Изучал сложнейшие межвидовые отношения птиц, чертил блестяще четкие схемы птичьих площадок с гнездовыми участками, рассчитывал и садил ловчие сети, кольцуя, невозмутимо пыхтя папиросой, держал трясогузку в крупной кисти — с беспомощно оттопыренным крылом. Окольцованную и обмеренную высовывал через специальный рукавчик в окне на улицу и разжимал пальцы, и она долю секунды неподвижно лежала на боку, а потом исчезала.
Была у Кирилла слабость — береста. Гнул из нее туеса, пестеря для ягоды. Выдавался штормовой или с ливнем день, и к плохо скрываемой радости учетчиков Кирилл давал приказ ложиться досыпать. Встав к одиннадцати, рылся в ящиках, напевая скрипучим и неожиданным тенорком: “Где мо-я продольная ножо-овка?” на мотив: “Не жалею, не зову, не плачу...”, таскался с досками, а в конце концов дотошно и аккуратно делал садок для птиц, стол или пестерь, разводя березовый беспорядок стружек, берестяных лент.
Выпив спирту, становился мягким, валким, как кукла, улыбчивым, громким и ласковым с подчиненными, которые чувствовали себя на седьмом небе от счастья, а потом голова его начинала клониться, и он засыпал прямо за столом кухни.
Митя ждал от Мефодия нашумевших статей, выступлений, а тот все что-то пересчитывал, рисовал и писал, изредка публикуя. Не доведя до конца начатое, затевал что-то все более масштабное и неподъемное и из-за своей честности и дотошности вечно оказывался в начале пути.
В сентябре, в пору черных ночей с несметным числом звезд и огромным, седым, как изморозь, Млечным Путем, Митя примчался откуда-то в полночь на лодке. Над головой шарило по небу северное сияние, воздух был ледяным, и тропинка на угор казалась особенно по-осеннему твердой. Когда поднялся, Млечный Путь еще будто навалился, и два раза чиркнуло по небу падучими звездами. Так хотелось поделиться этим студеным и будоражащим простором, разлитым на сотни безлюдных верст, что Митя сказал Мефодию, колющему дрова у своего крыльца, несколько восторженных слов о Енисее, о небе, похожем на “холодец с дрожащими звездами”, а тот, вставая с охапкой поленьев и опираясь на колун, проскрипел с застарелым и усталым раздражением:
— Что же ты так все преувеличиваешь?
Митя, ничего не ответив, ушел на кухню, откуда раздавались взрывы смеха. Там знаменитый своей прожорливостью студент по кличке Бурундук рассказывал с хохотом и полным ртом летящей наружу каши, как пошел к Поднебенному за совком для брусники:
— Чешу к ним. Стучу. Выходит Поднебенный... — Кухня грохнула, потому что над фамилией начальника Бурундук произвел небольшую орфографическую операцию. — Сергей Артурович, — продолжал рассказчик, — вы не могли бы дать мне совок?” — “А он у Оструды Семеновны”. — “А где Оструда Семеновна?” — “В маршруте”.
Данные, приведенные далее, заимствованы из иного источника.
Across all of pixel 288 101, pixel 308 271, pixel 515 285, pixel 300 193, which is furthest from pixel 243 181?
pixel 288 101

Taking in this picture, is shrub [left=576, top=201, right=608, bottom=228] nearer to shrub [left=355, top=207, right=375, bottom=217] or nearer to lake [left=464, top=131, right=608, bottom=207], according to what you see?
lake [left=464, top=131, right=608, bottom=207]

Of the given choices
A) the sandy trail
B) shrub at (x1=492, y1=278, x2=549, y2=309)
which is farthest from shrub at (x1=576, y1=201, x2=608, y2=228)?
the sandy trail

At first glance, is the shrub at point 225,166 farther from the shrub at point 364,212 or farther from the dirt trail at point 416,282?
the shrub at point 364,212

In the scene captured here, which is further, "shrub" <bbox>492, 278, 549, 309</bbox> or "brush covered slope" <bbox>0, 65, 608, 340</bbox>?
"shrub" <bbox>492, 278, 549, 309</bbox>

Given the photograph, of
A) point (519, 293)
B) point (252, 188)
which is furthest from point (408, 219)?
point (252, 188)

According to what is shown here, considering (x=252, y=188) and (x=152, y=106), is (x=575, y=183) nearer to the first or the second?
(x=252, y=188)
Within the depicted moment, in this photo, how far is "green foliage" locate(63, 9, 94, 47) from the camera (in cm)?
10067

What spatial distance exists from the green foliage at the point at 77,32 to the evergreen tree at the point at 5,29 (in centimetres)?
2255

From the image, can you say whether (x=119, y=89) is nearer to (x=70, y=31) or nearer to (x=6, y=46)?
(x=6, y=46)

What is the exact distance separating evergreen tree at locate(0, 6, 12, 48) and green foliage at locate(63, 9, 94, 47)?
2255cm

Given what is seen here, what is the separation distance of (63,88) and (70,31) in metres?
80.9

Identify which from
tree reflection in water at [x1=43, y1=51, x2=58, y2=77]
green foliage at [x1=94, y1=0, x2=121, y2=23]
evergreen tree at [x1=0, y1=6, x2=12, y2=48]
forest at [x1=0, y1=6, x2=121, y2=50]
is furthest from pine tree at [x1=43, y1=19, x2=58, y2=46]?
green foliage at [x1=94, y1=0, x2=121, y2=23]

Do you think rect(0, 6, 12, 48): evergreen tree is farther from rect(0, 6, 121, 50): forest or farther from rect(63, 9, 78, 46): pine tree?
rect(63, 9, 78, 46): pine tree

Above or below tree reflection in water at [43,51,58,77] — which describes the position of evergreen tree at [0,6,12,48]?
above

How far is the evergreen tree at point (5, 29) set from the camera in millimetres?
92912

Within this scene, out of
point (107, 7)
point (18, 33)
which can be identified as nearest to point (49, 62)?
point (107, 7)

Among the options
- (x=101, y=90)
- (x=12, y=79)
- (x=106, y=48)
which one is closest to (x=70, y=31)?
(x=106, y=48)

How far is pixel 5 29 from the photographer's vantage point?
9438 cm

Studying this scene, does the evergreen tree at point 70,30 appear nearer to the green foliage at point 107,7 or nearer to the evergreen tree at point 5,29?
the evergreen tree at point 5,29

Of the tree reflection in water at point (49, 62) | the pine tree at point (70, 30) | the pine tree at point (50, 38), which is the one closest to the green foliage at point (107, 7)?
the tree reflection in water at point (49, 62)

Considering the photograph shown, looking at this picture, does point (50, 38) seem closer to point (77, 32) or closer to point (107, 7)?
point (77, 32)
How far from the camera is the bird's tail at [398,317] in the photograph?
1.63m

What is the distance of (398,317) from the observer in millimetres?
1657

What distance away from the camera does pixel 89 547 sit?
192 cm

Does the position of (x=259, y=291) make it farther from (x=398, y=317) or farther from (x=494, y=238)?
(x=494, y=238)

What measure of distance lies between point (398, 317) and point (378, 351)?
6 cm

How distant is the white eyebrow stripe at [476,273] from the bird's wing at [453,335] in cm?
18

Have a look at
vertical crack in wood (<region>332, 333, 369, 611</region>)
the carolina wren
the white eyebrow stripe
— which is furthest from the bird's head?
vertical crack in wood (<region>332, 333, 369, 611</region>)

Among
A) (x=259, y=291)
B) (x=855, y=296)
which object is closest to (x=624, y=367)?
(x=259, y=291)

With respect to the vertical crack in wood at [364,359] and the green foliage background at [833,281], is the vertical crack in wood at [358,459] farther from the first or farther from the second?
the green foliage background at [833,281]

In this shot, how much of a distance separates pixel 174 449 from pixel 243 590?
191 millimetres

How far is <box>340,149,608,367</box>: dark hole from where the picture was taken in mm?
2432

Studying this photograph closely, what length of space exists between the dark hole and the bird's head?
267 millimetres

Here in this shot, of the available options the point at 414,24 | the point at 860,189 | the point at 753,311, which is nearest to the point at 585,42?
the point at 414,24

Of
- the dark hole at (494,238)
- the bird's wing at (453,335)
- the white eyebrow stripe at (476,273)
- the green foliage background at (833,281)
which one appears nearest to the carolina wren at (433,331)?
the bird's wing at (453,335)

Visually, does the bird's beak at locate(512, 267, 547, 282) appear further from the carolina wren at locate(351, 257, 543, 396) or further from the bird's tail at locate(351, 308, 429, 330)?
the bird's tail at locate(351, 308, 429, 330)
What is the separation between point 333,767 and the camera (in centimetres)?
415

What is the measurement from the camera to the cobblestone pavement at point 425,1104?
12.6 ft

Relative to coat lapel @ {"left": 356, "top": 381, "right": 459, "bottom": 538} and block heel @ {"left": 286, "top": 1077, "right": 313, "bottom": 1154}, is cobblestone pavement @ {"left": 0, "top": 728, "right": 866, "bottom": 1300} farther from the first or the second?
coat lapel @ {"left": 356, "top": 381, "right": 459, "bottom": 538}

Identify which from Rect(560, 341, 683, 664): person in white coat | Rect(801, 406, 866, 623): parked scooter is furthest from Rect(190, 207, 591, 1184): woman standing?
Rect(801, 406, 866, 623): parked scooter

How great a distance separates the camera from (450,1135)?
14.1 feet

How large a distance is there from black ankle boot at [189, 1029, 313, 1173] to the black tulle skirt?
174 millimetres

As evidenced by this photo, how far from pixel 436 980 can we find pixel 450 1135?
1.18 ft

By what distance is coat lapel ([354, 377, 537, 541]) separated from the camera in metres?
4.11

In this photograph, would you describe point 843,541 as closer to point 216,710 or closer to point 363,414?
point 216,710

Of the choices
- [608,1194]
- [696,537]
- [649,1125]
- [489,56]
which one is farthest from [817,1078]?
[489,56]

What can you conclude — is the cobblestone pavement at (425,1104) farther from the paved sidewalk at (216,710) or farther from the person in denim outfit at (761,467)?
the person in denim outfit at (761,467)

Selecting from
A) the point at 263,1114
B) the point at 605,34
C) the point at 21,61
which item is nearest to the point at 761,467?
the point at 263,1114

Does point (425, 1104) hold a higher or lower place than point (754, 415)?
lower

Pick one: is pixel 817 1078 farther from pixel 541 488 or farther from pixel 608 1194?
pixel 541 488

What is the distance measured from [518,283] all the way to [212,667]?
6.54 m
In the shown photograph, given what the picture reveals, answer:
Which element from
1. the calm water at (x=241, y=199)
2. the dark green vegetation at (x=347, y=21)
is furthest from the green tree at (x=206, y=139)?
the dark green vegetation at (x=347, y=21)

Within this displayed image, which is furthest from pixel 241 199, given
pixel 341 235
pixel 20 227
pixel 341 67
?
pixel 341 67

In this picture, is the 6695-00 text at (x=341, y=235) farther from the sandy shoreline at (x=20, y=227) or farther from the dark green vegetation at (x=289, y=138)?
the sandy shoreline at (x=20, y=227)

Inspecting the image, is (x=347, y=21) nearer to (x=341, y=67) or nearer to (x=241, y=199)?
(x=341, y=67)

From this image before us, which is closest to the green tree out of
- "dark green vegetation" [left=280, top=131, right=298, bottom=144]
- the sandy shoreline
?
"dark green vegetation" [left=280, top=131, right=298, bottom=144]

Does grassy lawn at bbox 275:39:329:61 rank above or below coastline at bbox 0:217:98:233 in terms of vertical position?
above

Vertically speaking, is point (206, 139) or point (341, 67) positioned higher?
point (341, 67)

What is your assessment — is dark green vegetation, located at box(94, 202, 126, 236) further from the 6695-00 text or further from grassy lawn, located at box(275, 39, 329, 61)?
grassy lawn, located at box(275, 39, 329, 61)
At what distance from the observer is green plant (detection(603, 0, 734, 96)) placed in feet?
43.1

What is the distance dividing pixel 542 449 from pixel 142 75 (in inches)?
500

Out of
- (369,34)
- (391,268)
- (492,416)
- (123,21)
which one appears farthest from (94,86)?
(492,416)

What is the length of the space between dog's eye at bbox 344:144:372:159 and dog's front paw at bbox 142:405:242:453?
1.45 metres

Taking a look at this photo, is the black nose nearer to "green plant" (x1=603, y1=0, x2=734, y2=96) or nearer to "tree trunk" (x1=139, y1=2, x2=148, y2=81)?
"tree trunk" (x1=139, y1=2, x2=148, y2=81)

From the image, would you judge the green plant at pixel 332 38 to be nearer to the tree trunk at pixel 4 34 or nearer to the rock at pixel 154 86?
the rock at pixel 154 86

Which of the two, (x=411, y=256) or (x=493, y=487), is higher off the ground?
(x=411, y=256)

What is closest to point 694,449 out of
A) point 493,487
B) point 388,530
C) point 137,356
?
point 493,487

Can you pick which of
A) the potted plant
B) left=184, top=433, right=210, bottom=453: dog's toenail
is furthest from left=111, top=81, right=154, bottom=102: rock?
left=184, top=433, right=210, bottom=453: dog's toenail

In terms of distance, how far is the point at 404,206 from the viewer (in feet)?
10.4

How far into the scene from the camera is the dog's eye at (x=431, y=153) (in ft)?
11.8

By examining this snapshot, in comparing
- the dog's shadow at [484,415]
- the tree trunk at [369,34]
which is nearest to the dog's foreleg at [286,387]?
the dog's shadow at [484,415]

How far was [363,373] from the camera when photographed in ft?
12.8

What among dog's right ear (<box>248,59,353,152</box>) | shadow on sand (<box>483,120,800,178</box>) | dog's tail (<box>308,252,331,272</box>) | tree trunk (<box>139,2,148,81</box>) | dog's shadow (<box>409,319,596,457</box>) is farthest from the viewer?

Все снова грохнули, уже над тем, что поход по ягоду подавался как научная работа.
Выпив чаю, Митя вышел на крыльцо вместе с Глебом, крепким и ухоженным парнем из известной московской семьи. Он курил трубку, набивая ее смесью очень хороших табаков из расшитого кисета. Глеб работал в другом поселке на базе охотоустроительной экспедиции, формально принадлежа к отряду Покровского, на которого все больше раздражался — после поездок с охотоведами и охотниками мир научной станции казался нудным и смешным.
— Погода отличная, м-м-м, — говорил Глеб, сидя на корточках, затягиваясь из трубки и глядя на звезды. Рассказав историю, как Покровский сломал весло, он поднялся: — Ладно, баиньки пора — завтра в Сургутиху пилить.
Митя попрощался и ушел к себе. Засыпая, он видел нос лодки и набегающий лак воды с бликом звезд.
Осенью, когда все разъехались, Митя остался в Дальнем в обществе тети Лиды и Дольского, заведующего станцией, бывшего геолога, плотного человека лет шестидесяти, с породистым и вечно напряженным лицом. Оба жили обособленной, годами установленной жизнью, и Митя был полностью предоставлен сам себе, несмотря на обязанности вроде закачки горючего с запоздалого танкера и ухода за дизелем. Других дел не было, кроме учетов, — их расписание он устанавливал сам, и с результатами его не торопили, Поднебенного устраивало, что он на подхвате и может принять станцию в случае отъезда Дольского.